_TEXT SECTION_
+++

Categories

Versions

You are viewing the RapidMiner Studio documentation for version 10.0 - Check here for latest version

Map (RapidMiner Studio Core)

Synopsis

This operator maps specified values of selected attributes to new values. This operator can be applied on both numerical and nominal attributes.

Description

This operator can be used to replace nominal values (e.g. replace the value 'green' by the value 'green_color') as well as numerical values (e.g. replace all values '3' by '-1'). But, one use of this operator can do mappings for attributes of only one type. A single mapping can be specified using the parameters replace what and replace by as in Replace operator. Multiple mappings can be specified through the value mappings parameter. Additionally, the operator allows defining a default mapping. This operator allows you to select attributes to make mappings in. This operator allows you to specify a regular expression. Attribute values of selected attributes that match this regular expression are mapped by the specified value mapping. Please go through the parameters and the Example Process to develop a better understanding of this operator.

Input

  • example set (Data Table)

    This input port expects an ExampleSet. It is the output of the Retrieve operator in the attached Example Process. The output of other operators can also be used as input. It is essential that meta data should be attached with the data for the input because attributes are specified in their meta data. The Retrieve operator provides meta data along-with data.

Output

  • example set (Data Table)

    The ExampleSet with value mappings is output of this port.

  • original (Data Table)

    The ExampleSet that was given as input is passed without changing to the output through this port. This is usually used to reuse the same ExampleSet in further operators or to view the ExampleSet in the Results Workspace.

+++

_WORK INSTRUCTION A_
List the parameters that the Description section of the Map operator page names.
_WORK INSTRUCTION B_
From the Map operator page, reproduce word for word the part that begins with the words containing "Map (RapidMiner Studio" and ends with "and nominal attributes.".

_SOURCE DATA_

+++

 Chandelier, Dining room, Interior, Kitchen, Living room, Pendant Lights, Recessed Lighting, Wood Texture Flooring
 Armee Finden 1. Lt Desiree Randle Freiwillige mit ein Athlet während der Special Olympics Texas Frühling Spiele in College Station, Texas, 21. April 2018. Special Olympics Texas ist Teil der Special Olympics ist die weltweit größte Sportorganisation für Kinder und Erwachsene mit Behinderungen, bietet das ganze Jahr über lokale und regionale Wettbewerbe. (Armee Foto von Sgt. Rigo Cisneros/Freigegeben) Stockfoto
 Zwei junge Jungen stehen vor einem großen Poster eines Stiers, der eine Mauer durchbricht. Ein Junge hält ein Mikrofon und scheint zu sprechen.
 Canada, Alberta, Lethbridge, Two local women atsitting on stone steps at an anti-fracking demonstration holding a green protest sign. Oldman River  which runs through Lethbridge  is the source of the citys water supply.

+++

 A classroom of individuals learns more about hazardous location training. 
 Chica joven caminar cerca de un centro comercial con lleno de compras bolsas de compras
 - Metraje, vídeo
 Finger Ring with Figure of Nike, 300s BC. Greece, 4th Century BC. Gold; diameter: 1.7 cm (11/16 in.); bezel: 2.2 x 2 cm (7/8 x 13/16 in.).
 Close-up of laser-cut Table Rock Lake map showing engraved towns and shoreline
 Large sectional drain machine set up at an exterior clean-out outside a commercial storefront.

+++

_EXERCISE OUTPUT A_
replace what
replace by
value mappings

_EXERCISE OUTPUT B_
Map (RapidMiner Studio Core)

Synopsis

This operator maps specified values of selected attributes to new values. This operator can be applied on both numerical and nominal attributes.